One of the new pieces of evidence is a request from Silvergate Bank, which maintained accounts for several Binance entities, for information on transactions between Binance Switzerland and BPlay, an opaquely Binance-affiliated gambling site. “Chen Guangying” is listed as the sole signatory for BPlay.

Neither Chen nor Binance responded to requests for comment for this story. 

The Shards

A focal point of the SEC’s argument is concern that Binance.US’s chief information security officer, Erik Kellogg, had to physically retrieve a shard of a private key from Chen when he started his position, a process he delayed until shortly after the SEC filed suit against the exchange last June. In essence, the SEC suspects that Chen still has or could make keys to Binance.US’s customer assets.

Sharding of private keys is risky.

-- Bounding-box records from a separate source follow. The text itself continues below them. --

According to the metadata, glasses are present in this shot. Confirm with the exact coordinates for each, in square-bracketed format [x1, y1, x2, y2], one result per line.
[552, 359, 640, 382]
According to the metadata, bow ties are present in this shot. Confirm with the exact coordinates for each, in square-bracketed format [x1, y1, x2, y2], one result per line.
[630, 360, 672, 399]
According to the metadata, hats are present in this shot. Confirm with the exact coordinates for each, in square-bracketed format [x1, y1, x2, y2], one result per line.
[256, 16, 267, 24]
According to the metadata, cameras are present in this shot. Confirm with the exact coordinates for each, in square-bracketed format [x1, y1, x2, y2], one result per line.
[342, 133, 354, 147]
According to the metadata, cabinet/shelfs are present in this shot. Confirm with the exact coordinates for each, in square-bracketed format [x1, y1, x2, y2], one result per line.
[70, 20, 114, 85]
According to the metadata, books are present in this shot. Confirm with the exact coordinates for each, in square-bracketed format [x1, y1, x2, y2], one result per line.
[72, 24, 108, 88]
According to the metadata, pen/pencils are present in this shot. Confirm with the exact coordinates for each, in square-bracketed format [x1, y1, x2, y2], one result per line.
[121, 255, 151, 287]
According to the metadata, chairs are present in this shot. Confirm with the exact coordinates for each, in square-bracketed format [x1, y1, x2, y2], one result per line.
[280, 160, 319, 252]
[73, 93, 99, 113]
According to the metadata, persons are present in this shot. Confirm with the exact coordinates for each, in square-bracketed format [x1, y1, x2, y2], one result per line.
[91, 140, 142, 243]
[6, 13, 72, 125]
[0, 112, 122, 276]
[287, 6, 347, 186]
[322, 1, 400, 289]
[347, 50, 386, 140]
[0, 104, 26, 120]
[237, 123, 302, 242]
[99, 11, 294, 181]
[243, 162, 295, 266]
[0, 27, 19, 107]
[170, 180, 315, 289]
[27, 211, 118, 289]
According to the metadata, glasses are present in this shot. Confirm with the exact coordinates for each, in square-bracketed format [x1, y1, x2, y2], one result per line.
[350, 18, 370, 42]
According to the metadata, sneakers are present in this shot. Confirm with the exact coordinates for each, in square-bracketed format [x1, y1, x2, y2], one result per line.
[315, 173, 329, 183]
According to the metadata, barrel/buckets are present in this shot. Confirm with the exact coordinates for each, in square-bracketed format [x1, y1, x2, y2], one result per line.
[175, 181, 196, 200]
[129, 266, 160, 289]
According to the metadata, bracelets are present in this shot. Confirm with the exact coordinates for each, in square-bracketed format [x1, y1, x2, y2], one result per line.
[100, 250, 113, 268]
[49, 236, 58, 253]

The shards of a private key cannot just be transferred or reset individually. Shards of private keys, when compromised, often require the creation of a whole new original private key. 

Shards can be held in multiple hands, “like two people can hold the same private key,” Lukas Schor, a co-founder of custody Safe, told Unchained. “It‘s just a secret that ideally is not shared.”

As the Wealth Security Protocol, makers of a self-custody wallet, wrote, “If the key is compromised either at creation or during reconstruction, a user’s funds can be stolen.” 

“Can she [Chen] create a new shard?” the SEC asked Tao Zhang, who runs Binance.US’s clearing team, in an unsealed section of his deposition. “I don’t know,” was Zhang’s answer, over an objection from Binance.US attorney Matthew Laroche.

“Does she [Chen] know who all the shardholders are?” the SEC’s attorneys asked. The answer was another objection from Laroche and another “I don’t know” from Zhang.

Responding to the SEC in the case’s status report, Binance’s legal team wrote that “the SEC has not pointed to any evidence that BAM’s customer assets are not secure or have been misused or dissipated in any way.”